** Begin PROVIDED TEXT **

United States District Court, Northern District of California


April 11, 2003

JENS OLE SORENSEN, PLAINTIFF,
v.
DAIMLER CHRYSLER AG, ET AL., DEFENDANTS

The opinion of the court was delivered by: Maxine M. Chesney, United States District Judge

ORDER GRANTING DEFENDANTS' MOTION FOR TRANSFER OF VENUE; VACATING HEARING (Docket No. 33)
Before the Court is the motion of defendants DaimlerChrysler AG ("DCAG") and Mercedes-Benz USA, LLC ("MBUSA") to transfer the above-titled action to the District of New Jersey, pursuant to 28 U.S.C. § 1404 (a). Plaintiff Jens Ole Sorensen ("Sorensen") has filed opposition, to which defendants have replied.*fn1 Having considered the papers submitted in support of and in opposition to the motion, the Court deems the motion appropriate for decision on the papers, VACATES the hearing scheduled for March 28, 2003, and rules as follows.

BACKGROUND

Sorensen alleges that he invented a process for stabilized injection molding and thereafter obtained U.S. Patent No. 4,935,184 ("the `184 patent"). Sorensen alleges that defendants engage in the manufacture and sale of automobiles, including automobiles imported for sale into the United States. According to Sorensen, defendants' imported automobiles include "lens assemblies manufactured using the `184 patent process." (See Compl. ¶ 49.) The lens assemblies, which defendants refer to as "SLK taillights" or "light assemblies," are manufactured in Germany by non-party Schefenacker Vision Systems Germany GmbH & Co. ("Schefenacker"). (See Defs.' Mot. Ex. 2 at 2-3.) The automobiles incorporating the lens assemblies are manufactured in Germany by defendant DCAG, (see Jung Decl. ¶ 2), and are sold and marketed in the United States by defendant MBUSA. (See Barnard Decl., filed February 19, 2003, ¶ 1.)

DISCUSSION

Defendants argue that the District of New Jersey is a more convenient forum than the Northern District of California ("Northern District").*fn2

"For the convenience of parties and witnesses, in the interest of justice, a district court may transfer any civil action to any other district or division where it might have been brought." 28 U.S.C. § 1404 (a). In order to transfer an action under § 1404(a), a district court must find "that the district court is one where the action might have been brought and that the convenience of parties and witnesses in the interest of justice favor transfer." See Hatch v. Reliance Ins. Co., 758 F.2d 409, 414 (9th Cir.) (internal quotations omitted), cert. denied, 474 U.S. 1021 (1985).

** End PROVIDED TEXT **
** Begin DATASET RECORDS **

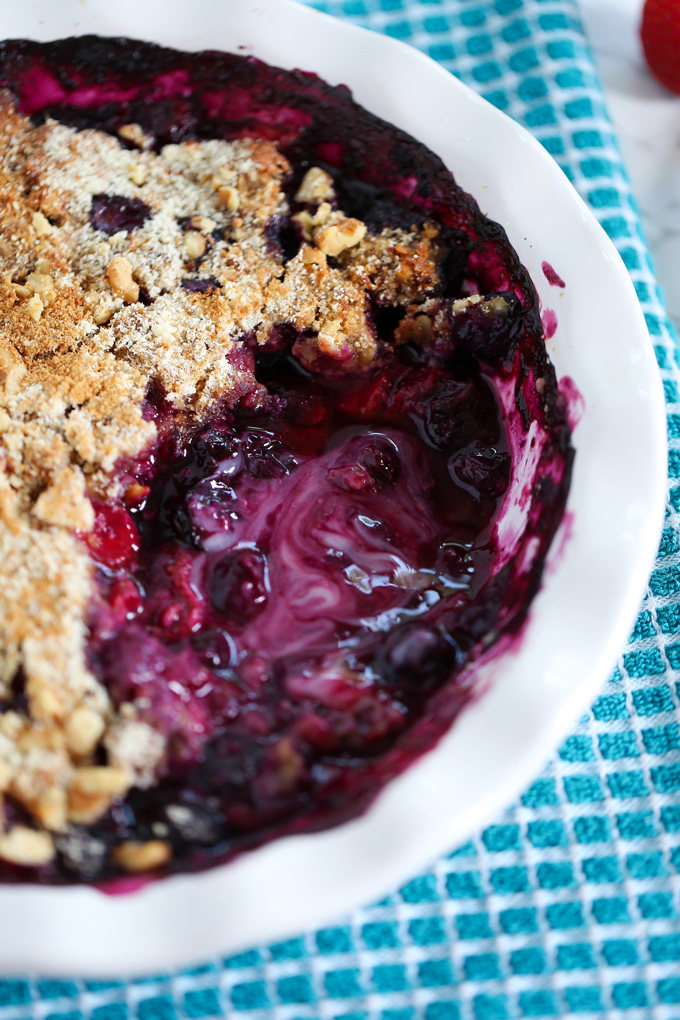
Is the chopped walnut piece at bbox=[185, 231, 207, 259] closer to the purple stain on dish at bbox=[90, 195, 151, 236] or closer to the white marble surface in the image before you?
the purple stain on dish at bbox=[90, 195, 151, 236]

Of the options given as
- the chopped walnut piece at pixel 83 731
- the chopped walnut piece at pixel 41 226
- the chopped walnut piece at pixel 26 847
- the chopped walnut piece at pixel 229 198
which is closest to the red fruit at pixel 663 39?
the chopped walnut piece at pixel 229 198

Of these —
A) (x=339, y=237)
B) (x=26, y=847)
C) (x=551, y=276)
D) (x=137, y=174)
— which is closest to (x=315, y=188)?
(x=339, y=237)

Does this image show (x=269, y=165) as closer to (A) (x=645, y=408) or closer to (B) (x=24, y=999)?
(A) (x=645, y=408)

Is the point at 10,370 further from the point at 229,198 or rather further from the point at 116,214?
the point at 229,198

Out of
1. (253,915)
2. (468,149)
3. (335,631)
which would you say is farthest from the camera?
(468,149)

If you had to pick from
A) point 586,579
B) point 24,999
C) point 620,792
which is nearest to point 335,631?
point 586,579

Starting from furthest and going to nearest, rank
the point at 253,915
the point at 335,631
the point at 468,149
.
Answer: the point at 468,149 → the point at 335,631 → the point at 253,915

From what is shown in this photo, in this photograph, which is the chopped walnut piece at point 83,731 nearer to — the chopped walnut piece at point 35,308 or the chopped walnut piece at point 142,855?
the chopped walnut piece at point 142,855
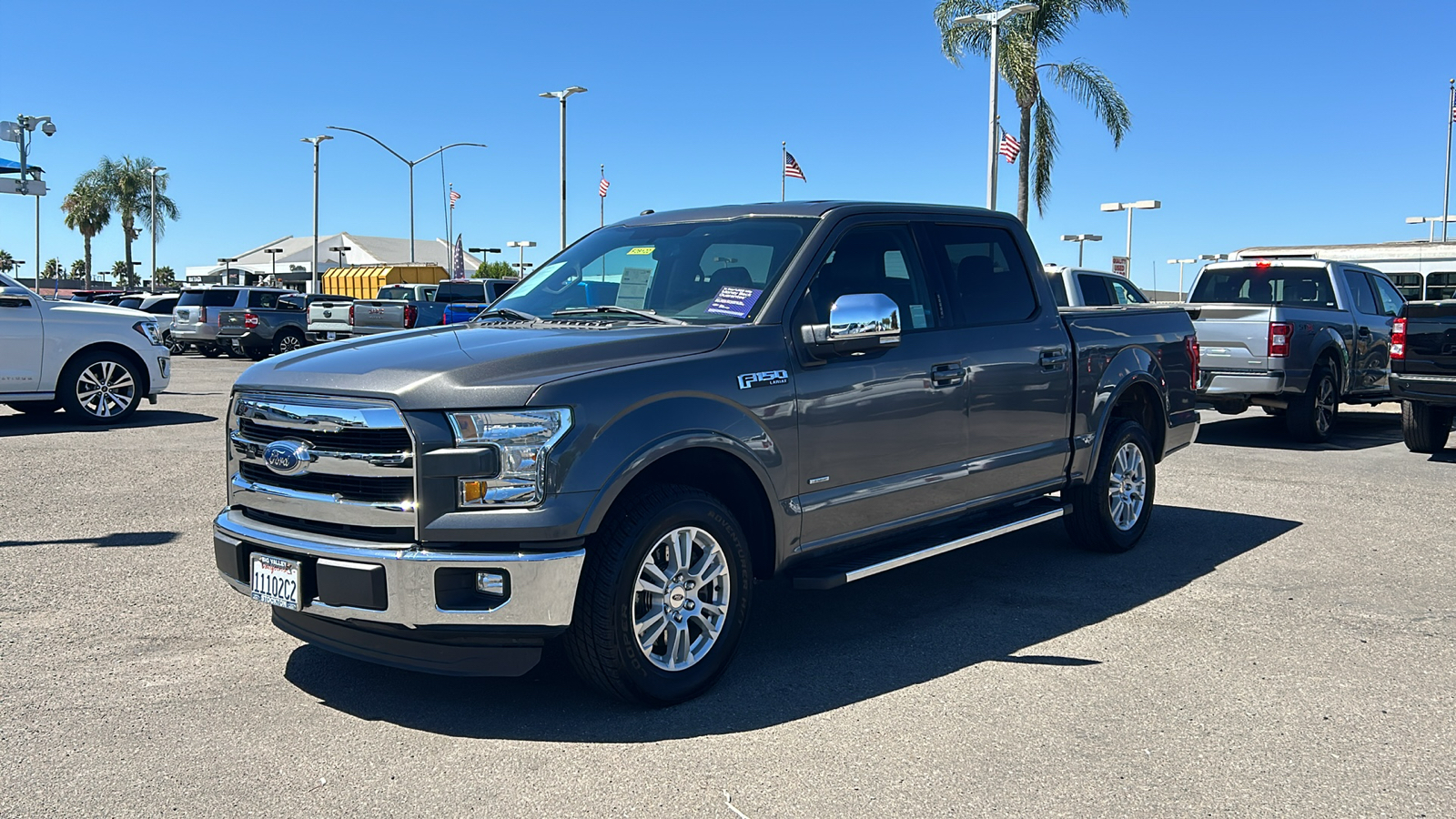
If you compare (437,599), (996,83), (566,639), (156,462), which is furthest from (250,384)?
(996,83)

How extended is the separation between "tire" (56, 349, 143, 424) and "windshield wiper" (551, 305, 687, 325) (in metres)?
10.2

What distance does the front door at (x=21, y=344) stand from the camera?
1278 cm

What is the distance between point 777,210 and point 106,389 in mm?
10868

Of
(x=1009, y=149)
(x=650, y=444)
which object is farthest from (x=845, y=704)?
(x=1009, y=149)

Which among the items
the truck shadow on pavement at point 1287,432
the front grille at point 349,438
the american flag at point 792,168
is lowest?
the truck shadow on pavement at point 1287,432

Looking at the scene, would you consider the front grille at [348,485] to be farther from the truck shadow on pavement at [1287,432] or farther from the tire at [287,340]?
the tire at [287,340]

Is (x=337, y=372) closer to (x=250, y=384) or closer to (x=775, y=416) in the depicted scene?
(x=250, y=384)

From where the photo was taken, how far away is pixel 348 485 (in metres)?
4.21

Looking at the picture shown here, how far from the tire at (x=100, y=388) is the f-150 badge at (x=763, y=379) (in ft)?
36.9

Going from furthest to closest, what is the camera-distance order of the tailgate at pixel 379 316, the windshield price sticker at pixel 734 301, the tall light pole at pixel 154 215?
the tall light pole at pixel 154 215
the tailgate at pixel 379 316
the windshield price sticker at pixel 734 301

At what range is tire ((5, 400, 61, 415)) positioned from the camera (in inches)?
531

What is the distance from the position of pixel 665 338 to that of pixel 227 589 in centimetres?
302

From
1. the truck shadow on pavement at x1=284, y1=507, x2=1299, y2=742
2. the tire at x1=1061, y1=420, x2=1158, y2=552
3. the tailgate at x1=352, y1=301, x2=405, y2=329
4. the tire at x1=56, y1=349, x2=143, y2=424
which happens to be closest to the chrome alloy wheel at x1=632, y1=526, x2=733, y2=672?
the truck shadow on pavement at x1=284, y1=507, x2=1299, y2=742

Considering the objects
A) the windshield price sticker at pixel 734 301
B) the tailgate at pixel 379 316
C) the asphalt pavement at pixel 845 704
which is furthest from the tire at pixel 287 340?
the windshield price sticker at pixel 734 301
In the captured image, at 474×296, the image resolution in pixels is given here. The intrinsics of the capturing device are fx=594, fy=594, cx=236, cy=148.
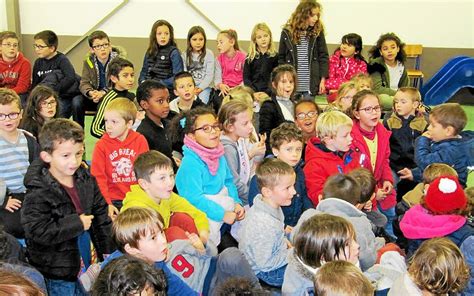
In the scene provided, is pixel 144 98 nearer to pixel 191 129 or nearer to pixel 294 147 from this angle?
A: pixel 191 129

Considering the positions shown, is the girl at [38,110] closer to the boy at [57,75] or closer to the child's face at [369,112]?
the boy at [57,75]

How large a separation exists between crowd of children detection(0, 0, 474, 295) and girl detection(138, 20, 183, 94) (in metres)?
0.53

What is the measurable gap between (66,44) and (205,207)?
6963 mm

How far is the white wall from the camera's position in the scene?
9516 mm

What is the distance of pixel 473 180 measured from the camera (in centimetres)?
578

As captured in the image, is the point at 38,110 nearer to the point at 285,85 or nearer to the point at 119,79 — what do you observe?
the point at 119,79

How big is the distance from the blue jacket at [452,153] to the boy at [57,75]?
139 inches

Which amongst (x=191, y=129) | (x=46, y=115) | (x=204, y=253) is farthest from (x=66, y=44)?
(x=204, y=253)

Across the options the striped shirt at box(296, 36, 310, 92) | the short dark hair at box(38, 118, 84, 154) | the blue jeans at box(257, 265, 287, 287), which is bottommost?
the blue jeans at box(257, 265, 287, 287)

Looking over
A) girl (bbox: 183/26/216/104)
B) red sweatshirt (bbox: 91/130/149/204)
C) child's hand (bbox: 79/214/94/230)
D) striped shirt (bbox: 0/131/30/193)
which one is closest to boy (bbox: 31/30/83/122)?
girl (bbox: 183/26/216/104)

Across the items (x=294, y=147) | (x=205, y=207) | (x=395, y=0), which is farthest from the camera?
(x=395, y=0)

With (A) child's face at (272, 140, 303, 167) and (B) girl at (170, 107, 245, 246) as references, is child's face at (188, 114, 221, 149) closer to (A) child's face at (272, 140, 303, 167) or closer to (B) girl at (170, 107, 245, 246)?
(B) girl at (170, 107, 245, 246)

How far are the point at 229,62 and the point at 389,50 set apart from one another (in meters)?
1.82

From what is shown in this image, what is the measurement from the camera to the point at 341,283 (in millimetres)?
2195
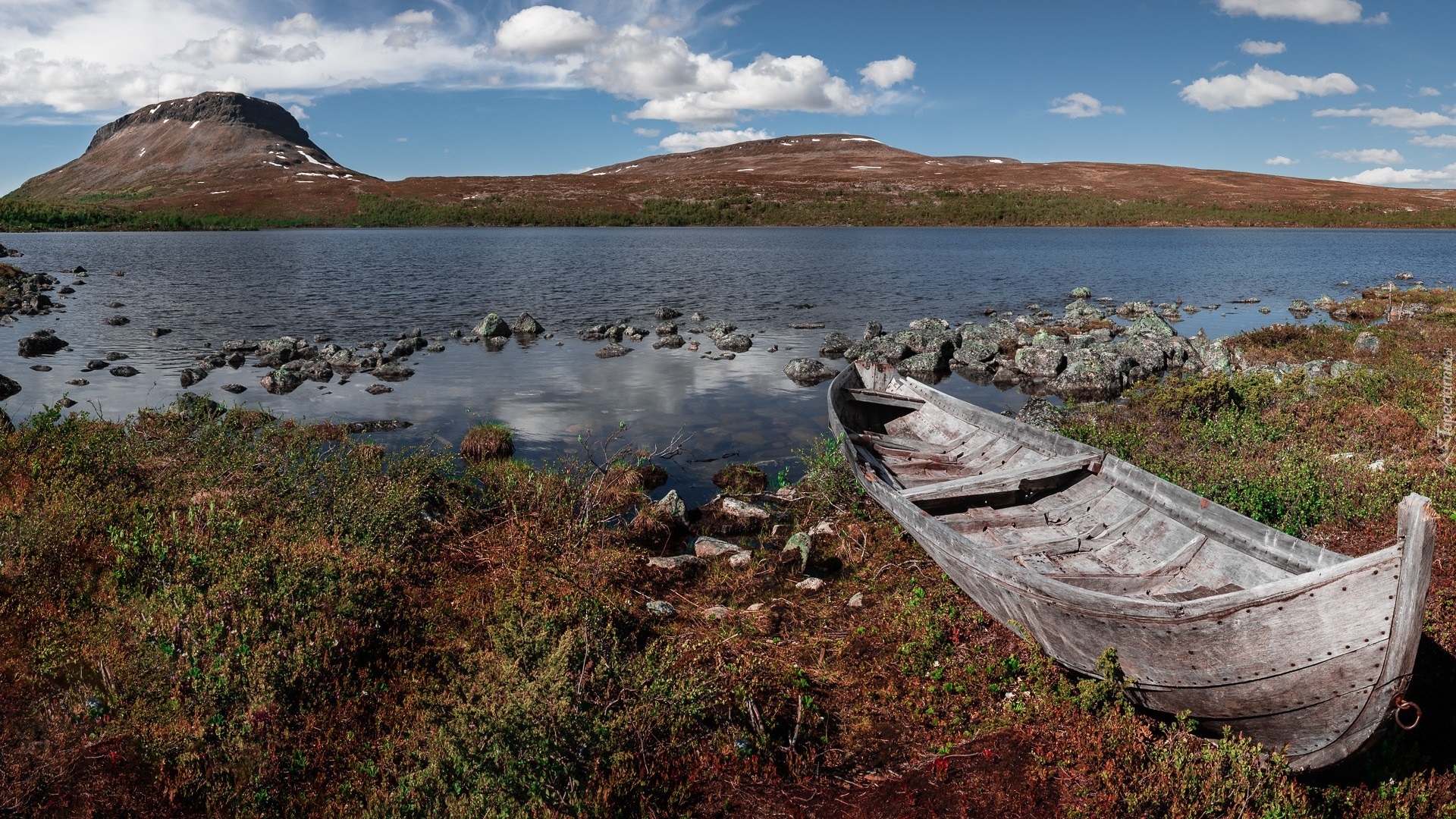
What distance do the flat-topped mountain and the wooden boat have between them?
409 ft

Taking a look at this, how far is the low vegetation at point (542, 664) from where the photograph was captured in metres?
5.21

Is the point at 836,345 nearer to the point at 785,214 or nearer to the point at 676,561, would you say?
the point at 676,561

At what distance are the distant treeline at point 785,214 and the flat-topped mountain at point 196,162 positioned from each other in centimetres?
1091

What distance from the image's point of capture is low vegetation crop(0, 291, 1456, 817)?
5.21 metres

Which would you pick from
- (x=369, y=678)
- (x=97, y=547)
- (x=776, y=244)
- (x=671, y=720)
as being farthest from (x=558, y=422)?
(x=776, y=244)

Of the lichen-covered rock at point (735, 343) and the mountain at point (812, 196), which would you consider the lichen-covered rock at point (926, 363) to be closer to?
the lichen-covered rock at point (735, 343)

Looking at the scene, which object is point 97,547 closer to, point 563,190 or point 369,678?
point 369,678

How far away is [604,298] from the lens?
39906mm

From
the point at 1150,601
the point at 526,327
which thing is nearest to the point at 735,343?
the point at 526,327

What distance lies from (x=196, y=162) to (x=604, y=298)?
6761 inches

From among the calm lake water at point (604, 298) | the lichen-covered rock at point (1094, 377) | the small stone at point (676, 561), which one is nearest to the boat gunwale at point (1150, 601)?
the small stone at point (676, 561)

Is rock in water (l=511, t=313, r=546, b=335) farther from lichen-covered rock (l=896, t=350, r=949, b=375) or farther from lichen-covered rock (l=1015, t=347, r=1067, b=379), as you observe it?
lichen-covered rock (l=1015, t=347, r=1067, b=379)

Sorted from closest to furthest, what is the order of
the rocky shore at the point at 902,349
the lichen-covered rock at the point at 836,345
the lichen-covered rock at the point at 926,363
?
the rocky shore at the point at 902,349 < the lichen-covered rock at the point at 926,363 < the lichen-covered rock at the point at 836,345

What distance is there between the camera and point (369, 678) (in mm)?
6590
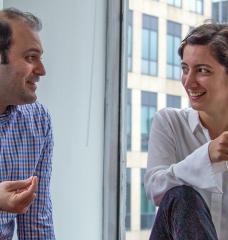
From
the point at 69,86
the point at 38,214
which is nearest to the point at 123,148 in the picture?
the point at 69,86

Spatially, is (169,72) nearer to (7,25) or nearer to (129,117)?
(129,117)

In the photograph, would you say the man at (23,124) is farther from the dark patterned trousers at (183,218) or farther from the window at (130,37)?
the window at (130,37)

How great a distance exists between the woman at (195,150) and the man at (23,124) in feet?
0.96

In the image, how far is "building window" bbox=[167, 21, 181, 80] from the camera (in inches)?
78.8

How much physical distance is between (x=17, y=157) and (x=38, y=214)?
175 millimetres

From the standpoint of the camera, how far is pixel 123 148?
2.10m

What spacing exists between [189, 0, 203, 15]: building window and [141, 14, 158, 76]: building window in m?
0.16

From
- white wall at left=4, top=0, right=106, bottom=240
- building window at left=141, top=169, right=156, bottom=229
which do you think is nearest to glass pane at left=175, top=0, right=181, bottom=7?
white wall at left=4, top=0, right=106, bottom=240

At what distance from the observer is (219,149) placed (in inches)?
44.3

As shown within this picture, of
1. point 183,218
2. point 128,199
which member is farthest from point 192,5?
point 183,218

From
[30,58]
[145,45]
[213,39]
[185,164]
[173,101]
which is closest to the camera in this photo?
[185,164]

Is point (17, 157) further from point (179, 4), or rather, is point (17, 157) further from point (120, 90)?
point (179, 4)

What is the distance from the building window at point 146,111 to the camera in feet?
6.69

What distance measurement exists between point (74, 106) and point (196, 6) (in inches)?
23.2
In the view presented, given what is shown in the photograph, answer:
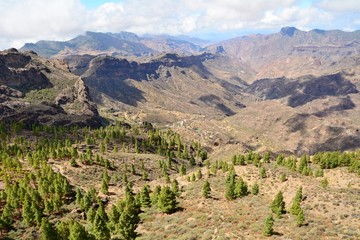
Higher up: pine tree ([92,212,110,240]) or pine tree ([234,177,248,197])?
pine tree ([234,177,248,197])

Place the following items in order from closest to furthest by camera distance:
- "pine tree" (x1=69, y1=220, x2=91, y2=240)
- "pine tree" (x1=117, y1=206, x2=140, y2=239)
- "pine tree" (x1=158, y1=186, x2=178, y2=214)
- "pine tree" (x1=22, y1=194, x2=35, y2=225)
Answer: "pine tree" (x1=69, y1=220, x2=91, y2=240)
"pine tree" (x1=117, y1=206, x2=140, y2=239)
"pine tree" (x1=158, y1=186, x2=178, y2=214)
"pine tree" (x1=22, y1=194, x2=35, y2=225)

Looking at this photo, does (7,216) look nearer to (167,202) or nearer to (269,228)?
(167,202)

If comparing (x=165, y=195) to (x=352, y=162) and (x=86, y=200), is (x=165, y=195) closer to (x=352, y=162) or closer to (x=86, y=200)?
(x=86, y=200)

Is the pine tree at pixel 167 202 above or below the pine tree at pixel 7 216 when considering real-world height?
above

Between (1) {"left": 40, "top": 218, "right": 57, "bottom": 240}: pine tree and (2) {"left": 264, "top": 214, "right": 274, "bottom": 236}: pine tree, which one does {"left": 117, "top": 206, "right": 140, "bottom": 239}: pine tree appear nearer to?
(1) {"left": 40, "top": 218, "right": 57, "bottom": 240}: pine tree

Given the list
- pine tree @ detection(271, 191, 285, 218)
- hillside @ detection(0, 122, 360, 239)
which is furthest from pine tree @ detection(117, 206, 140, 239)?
pine tree @ detection(271, 191, 285, 218)

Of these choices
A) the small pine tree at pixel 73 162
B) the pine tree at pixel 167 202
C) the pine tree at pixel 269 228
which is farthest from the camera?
the small pine tree at pixel 73 162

** End DATASET RECORDS **

__SET TASK__: Continue the court order on the motion to transfer venue from the point where it stops.

__TASK OUTPUT__:
Here, the action "might have been brought" in the District of New Jersey, as defendant DCAG is an alien corporation see 28 U.S.C. § 1391 (d) (providing "alien may be sued in any district"), and defendant MBUSA resides in New Jersey. See 28 U.S.C. § 1400 (b) (providing action for patent infringement may be brought in district where defendant resides).

With respect to the issue of convenience, a district court must "weigh multiple factors in its determination whether transfer is appropriate in a particular case." See Jones v. GNC Franchising, Inc., 211 F.3d 495, 498 (9th Cir.), cert. denied, 531 U.S. 928 (2000). One important factor is the convenience of witnesses. See id. at 499 (holding where "more of the relevant witnesses" resided in plaintiffs chosen forum, district court properly weighed that finding against transfer). Indeed, as one district court observed, this factor is "often the most important factor." See Steelcase Inc. v. Haworth Inc., 41 U.S.P.Q.2d 1468, 1470 (C.D. Cal. 1996).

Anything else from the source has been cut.